I don’t mean “flawed” in the dramatic sense of a having a tragic, fatal flaw. I mean flawed in the sense of not being real enough, not coming alive on the page.

Characters, if the reader is to accept them as “real”, should be organic, coherent, and individual.

Coherent means behaving in a way consistent with their backstory and personality. If a character does not behave consistently, then we, the readers, might suspect that something is being hidden. That is the character has a secret or a psychological disorder. But if this turns out not to be the case, then the result is akin to reading prose with a series of stupid, grammatical or spelling errors that make the reader lose confidence in the writer and, ultimately, not care about the characters.

Organic is another way of expressing coherence. What a character does should flow from everything else that the reader knows about the character. When the character does something surprising, the reader should feel as if she understands why. If not, the reader carries some confusion, which the writer can use to build tension or hint that the character has a terrible secret – as long as the tension is eventually resolved and the inconsistency is explained.

===

-- What this task involves --
Rewrite the passage on characters, starting at the words "I don’t mean" and stopping after "on the page.", and swap "flawed" for "deficient".

===

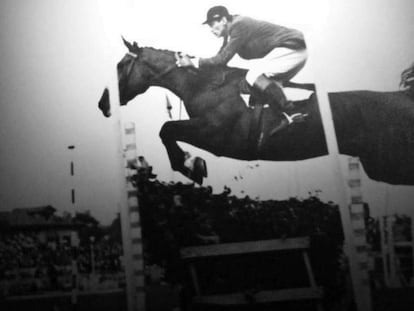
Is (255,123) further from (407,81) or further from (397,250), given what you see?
(397,250)

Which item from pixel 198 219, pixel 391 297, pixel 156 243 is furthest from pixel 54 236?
pixel 391 297

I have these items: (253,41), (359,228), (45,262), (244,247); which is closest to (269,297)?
(244,247)

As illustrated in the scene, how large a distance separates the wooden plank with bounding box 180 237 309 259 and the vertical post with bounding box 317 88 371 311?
0.25 meters

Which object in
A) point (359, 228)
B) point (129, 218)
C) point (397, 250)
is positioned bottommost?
point (397, 250)

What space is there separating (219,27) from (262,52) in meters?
0.32

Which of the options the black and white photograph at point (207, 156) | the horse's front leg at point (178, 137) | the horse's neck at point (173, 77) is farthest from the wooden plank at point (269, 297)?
the horse's neck at point (173, 77)

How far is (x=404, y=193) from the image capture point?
2.78m

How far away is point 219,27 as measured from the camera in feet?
9.84

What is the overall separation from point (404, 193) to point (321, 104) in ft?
2.35

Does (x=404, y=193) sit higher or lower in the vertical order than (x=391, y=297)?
higher

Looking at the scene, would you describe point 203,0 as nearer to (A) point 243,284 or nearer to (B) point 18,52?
(B) point 18,52

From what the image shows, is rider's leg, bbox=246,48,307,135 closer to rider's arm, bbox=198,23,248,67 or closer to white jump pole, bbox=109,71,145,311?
rider's arm, bbox=198,23,248,67

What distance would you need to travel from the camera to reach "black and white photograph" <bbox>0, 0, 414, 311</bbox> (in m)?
2.70

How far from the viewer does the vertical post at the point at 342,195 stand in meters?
2.63
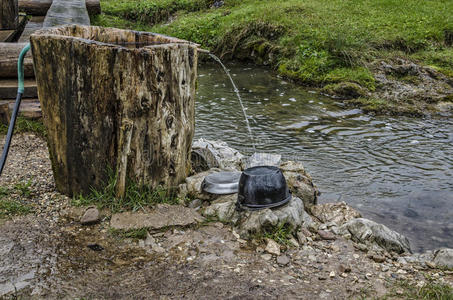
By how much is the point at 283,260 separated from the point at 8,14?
7.11 meters

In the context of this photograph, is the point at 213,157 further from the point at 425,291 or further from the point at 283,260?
the point at 425,291

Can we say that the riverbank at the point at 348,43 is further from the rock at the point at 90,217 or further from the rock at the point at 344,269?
the rock at the point at 90,217

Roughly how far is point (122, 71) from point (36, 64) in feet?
2.50

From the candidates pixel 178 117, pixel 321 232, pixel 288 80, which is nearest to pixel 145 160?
pixel 178 117

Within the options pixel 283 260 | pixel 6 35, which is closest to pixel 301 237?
pixel 283 260

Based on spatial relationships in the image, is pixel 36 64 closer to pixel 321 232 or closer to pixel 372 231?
pixel 321 232

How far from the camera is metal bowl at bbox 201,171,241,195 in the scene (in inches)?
153

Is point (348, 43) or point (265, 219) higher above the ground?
point (348, 43)

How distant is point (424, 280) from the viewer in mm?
3027

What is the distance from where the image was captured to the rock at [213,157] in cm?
462

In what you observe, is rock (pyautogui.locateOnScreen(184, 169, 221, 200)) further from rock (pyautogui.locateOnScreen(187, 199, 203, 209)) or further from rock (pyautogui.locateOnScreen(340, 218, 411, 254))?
rock (pyautogui.locateOnScreen(340, 218, 411, 254))

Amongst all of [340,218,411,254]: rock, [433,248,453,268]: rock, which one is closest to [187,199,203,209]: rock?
[340,218,411,254]: rock

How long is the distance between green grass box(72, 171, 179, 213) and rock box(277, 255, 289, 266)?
1171 millimetres

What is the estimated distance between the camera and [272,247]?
3328mm
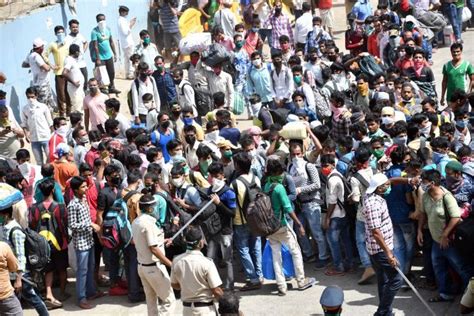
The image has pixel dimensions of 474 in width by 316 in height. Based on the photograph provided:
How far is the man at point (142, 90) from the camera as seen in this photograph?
17.0 metres

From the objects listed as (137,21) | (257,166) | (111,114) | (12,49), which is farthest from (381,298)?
(137,21)

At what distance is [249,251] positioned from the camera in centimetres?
1287

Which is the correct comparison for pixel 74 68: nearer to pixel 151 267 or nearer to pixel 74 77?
pixel 74 77

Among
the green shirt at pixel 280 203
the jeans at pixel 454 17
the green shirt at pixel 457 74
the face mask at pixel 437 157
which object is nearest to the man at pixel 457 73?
the green shirt at pixel 457 74

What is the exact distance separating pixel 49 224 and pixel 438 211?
454cm

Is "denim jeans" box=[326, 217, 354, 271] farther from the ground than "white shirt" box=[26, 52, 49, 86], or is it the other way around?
"white shirt" box=[26, 52, 49, 86]

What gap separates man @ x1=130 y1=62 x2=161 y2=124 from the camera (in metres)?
17.0

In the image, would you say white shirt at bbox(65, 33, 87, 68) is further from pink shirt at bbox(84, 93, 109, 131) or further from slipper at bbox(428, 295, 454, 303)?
slipper at bbox(428, 295, 454, 303)

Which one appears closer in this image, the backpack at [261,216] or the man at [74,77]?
the backpack at [261,216]

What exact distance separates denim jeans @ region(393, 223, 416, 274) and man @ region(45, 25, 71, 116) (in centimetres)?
853

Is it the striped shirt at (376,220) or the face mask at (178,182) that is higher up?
the face mask at (178,182)

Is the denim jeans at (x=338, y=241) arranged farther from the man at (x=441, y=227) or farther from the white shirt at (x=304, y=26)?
the white shirt at (x=304, y=26)

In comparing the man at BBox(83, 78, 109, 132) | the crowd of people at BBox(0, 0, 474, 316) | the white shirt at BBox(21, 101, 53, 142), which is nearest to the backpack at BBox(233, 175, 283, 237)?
the crowd of people at BBox(0, 0, 474, 316)

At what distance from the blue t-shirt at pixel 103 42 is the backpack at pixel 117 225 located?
8254 millimetres
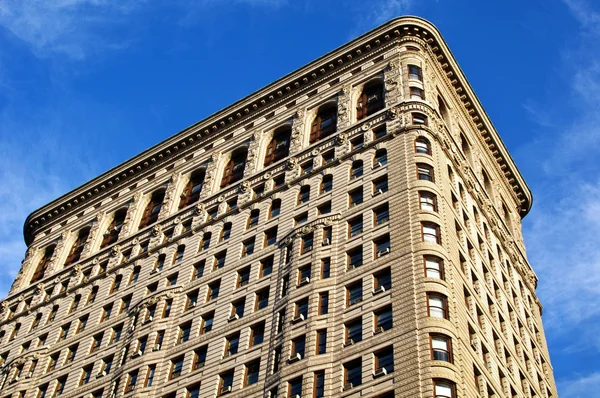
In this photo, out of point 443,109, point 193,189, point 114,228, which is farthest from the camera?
point 114,228

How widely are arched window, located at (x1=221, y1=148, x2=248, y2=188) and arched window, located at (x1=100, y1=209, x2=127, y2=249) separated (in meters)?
12.0

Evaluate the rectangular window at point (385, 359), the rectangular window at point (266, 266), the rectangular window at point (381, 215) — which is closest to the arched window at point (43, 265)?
the rectangular window at point (266, 266)

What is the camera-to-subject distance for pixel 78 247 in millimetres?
89250

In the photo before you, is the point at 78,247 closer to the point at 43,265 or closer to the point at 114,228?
the point at 114,228

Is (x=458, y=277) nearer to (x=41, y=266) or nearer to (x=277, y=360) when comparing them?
(x=277, y=360)

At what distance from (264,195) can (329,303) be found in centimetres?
Result: 1808

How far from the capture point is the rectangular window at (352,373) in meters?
50.1

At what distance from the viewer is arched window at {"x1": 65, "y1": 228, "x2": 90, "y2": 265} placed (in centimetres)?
8719

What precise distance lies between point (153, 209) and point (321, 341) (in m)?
35.7

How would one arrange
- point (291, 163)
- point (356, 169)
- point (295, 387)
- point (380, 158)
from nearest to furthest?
point (295, 387) → point (380, 158) → point (356, 169) → point (291, 163)

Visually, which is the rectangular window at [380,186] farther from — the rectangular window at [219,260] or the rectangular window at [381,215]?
the rectangular window at [219,260]

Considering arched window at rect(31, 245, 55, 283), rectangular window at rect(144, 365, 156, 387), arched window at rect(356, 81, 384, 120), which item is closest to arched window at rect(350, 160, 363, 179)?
arched window at rect(356, 81, 384, 120)

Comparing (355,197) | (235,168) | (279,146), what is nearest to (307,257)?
(355,197)

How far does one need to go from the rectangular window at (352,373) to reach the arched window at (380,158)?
19.3m
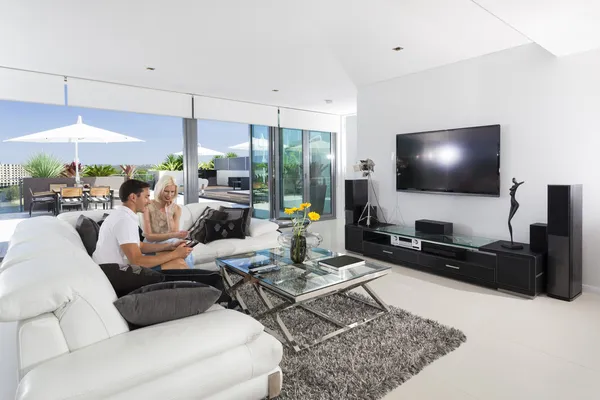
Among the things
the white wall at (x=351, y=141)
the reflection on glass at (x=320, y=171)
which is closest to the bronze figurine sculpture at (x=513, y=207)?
the white wall at (x=351, y=141)

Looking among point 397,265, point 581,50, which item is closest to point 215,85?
point 397,265

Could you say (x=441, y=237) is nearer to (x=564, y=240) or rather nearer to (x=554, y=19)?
(x=564, y=240)

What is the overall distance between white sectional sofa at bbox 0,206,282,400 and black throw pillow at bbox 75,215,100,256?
3.71ft

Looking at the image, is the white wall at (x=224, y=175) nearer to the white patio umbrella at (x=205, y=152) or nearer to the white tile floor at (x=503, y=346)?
the white patio umbrella at (x=205, y=152)

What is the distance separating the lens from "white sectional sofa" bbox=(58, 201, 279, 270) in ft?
12.6

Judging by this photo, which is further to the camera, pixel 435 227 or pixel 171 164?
pixel 171 164

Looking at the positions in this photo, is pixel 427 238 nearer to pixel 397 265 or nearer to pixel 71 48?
pixel 397 265

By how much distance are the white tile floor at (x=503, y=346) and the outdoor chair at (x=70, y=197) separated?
314 cm

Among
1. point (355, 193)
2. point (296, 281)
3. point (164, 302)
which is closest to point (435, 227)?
point (355, 193)

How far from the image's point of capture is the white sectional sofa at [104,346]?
1278 millimetres

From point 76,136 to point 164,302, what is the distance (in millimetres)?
4897

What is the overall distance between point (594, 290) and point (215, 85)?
17.1 ft

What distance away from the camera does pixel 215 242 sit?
13.4 ft

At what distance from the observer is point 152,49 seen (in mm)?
3922
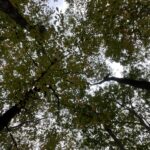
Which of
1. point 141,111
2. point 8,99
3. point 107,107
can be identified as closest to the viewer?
point 8,99

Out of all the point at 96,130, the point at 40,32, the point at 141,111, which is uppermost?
the point at 141,111

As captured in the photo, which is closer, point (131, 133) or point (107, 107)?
point (107, 107)

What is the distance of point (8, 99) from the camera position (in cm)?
1237

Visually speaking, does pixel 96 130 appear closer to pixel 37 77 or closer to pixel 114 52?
pixel 114 52

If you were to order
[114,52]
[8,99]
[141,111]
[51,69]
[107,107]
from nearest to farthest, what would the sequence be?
[51,69], [8,99], [114,52], [107,107], [141,111]

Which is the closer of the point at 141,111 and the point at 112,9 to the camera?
the point at 112,9

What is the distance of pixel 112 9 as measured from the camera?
13.6m

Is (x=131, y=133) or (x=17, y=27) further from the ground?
(x=131, y=133)

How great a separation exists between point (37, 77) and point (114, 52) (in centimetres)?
577

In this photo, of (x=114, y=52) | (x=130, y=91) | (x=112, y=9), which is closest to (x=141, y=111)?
(x=130, y=91)

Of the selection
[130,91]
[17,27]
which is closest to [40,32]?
A: [17,27]

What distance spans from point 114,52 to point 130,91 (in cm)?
604

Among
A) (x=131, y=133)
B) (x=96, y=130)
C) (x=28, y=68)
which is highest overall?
(x=131, y=133)

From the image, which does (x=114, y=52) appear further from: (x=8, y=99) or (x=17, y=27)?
(x=8, y=99)
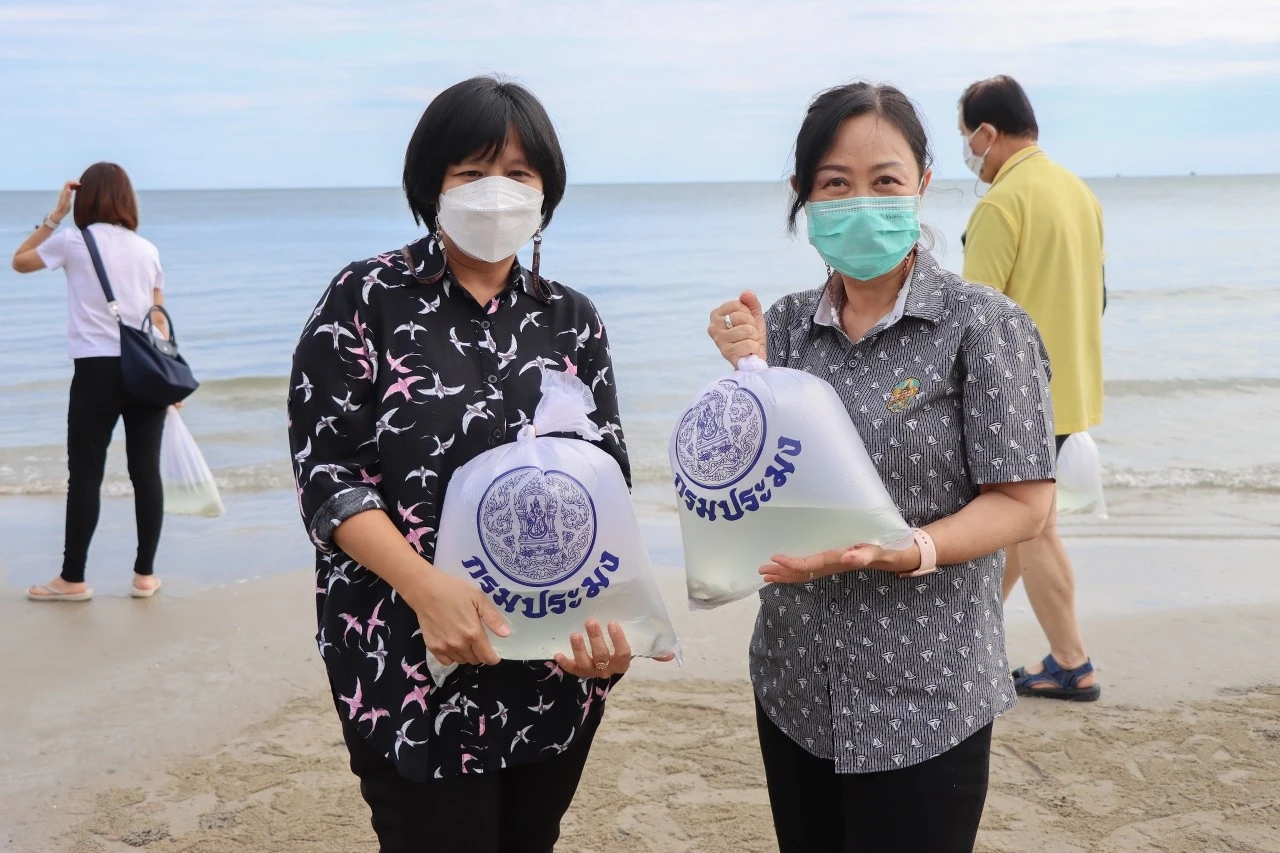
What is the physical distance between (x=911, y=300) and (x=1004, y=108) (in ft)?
7.99

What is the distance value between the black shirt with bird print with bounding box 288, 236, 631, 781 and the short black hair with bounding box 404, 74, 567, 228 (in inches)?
4.2

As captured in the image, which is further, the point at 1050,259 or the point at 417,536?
the point at 1050,259

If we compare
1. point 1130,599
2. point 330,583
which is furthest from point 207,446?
point 330,583

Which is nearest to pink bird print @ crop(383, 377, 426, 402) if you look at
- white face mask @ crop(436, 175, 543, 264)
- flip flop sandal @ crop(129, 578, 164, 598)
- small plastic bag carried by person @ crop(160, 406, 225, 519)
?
white face mask @ crop(436, 175, 543, 264)

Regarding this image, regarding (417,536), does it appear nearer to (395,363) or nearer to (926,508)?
(395,363)

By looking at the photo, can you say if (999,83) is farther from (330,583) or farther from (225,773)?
(225,773)

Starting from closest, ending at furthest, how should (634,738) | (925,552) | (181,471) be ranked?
1. (925,552)
2. (634,738)
3. (181,471)

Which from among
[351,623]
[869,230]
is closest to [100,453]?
[351,623]

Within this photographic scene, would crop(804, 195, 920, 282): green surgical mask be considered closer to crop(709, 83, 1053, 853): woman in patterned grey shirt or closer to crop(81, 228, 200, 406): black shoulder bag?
crop(709, 83, 1053, 853): woman in patterned grey shirt

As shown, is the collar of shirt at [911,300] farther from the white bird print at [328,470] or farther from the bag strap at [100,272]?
the bag strap at [100,272]

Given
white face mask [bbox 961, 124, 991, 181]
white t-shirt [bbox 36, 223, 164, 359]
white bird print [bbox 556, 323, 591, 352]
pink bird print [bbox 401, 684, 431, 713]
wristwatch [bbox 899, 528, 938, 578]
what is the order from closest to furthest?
wristwatch [bbox 899, 528, 938, 578], pink bird print [bbox 401, 684, 431, 713], white bird print [bbox 556, 323, 591, 352], white face mask [bbox 961, 124, 991, 181], white t-shirt [bbox 36, 223, 164, 359]

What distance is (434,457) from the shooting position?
1.73 m

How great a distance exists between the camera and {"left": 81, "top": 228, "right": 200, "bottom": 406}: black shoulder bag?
4691 mm

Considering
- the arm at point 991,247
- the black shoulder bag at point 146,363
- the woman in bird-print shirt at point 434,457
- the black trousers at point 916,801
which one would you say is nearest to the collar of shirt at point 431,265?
the woman in bird-print shirt at point 434,457
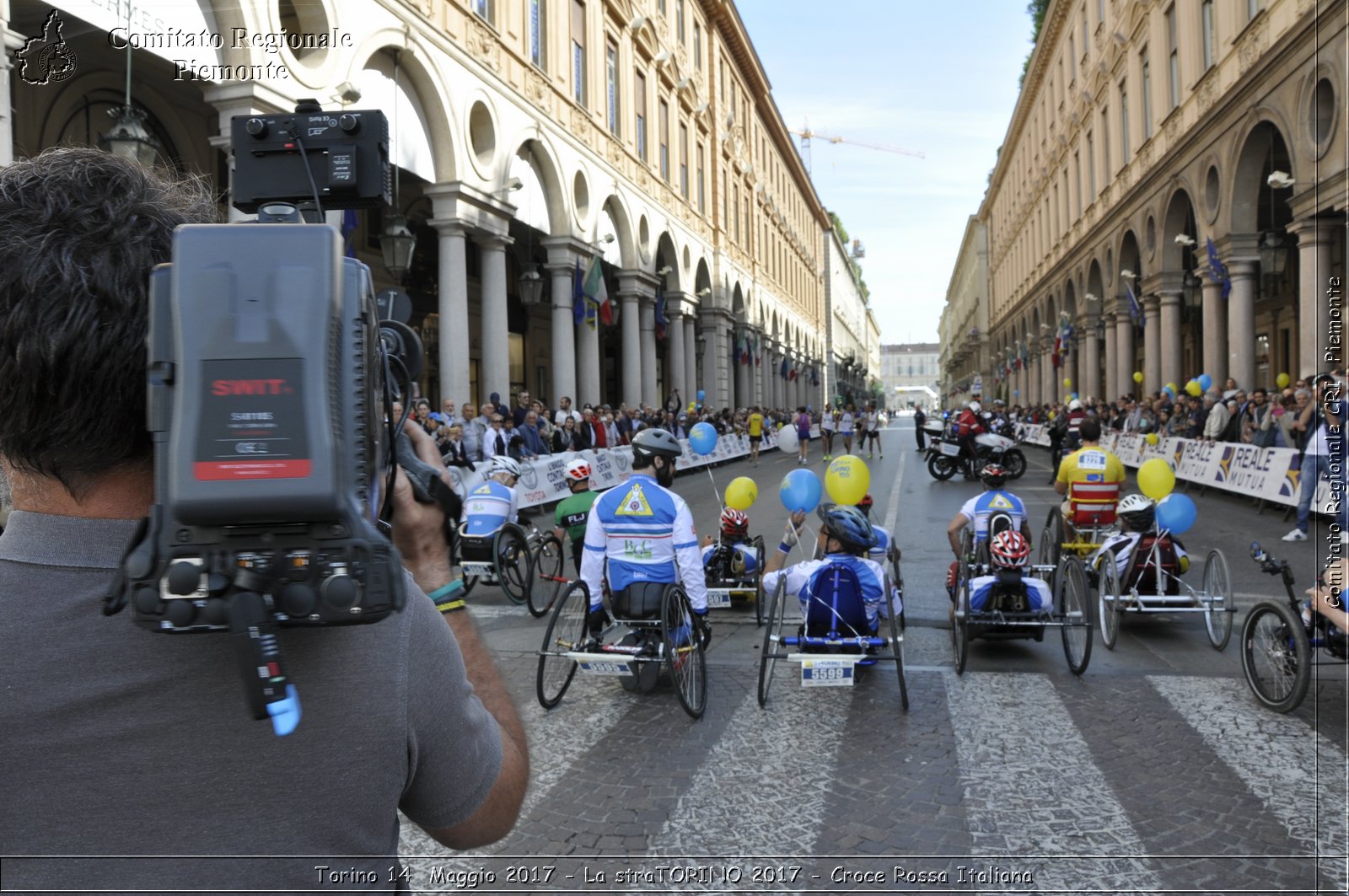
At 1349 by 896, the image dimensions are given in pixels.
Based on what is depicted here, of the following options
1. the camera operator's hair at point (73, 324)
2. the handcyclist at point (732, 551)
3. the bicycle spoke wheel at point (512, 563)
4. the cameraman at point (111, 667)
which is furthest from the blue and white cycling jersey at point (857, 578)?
the camera operator's hair at point (73, 324)

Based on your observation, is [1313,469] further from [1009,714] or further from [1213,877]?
[1213,877]

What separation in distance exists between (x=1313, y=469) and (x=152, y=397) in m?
14.3

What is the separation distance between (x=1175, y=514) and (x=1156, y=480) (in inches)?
26.9

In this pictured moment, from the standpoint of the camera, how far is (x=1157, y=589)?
7.51 m

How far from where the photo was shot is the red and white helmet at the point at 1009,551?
6.79m

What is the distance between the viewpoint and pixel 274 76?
42.9ft

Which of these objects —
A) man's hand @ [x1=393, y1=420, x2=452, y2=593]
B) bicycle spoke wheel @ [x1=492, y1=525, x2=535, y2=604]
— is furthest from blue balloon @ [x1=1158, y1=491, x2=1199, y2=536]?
man's hand @ [x1=393, y1=420, x2=452, y2=593]

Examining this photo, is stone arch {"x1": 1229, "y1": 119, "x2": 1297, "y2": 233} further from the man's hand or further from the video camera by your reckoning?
the video camera

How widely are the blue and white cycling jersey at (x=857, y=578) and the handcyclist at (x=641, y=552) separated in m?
0.61

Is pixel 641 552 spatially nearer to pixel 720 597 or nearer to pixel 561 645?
pixel 561 645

===

-- Response area --
I don’t mean “deficient” in the dramatic sense of a having a tragic, fatal flaw. I mean deficient in the sense of not being real enough, not coming alive on the page.